WORK ORDER: In the listing below, transcribe the line that contains "phylum: Chordata" and all lines following it, ending with the last line. Add nothing.

EXERCISE MATERIALS: Begin

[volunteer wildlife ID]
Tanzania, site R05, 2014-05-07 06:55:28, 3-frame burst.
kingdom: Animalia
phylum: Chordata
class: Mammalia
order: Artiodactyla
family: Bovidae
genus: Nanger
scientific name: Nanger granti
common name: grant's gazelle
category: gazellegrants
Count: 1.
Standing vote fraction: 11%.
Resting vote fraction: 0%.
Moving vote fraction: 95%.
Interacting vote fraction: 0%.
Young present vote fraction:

EXERCISE MATERIALS: End

OUTPUT FOR THIS TASK:
phylum: Chordata
class: Mammalia
order: Artiodactyla
family: Bovidae
genus: Nanger
scientific name: Nanger granti
common name: grant's gazelle
category: gazellegrants
Count: 1.
Standing vote fraction: 11%.
Resting vote fraction: 0%.
Moving vote fraction: 95%.
Interacting vote fraction: 0%.
Young present vote fraction:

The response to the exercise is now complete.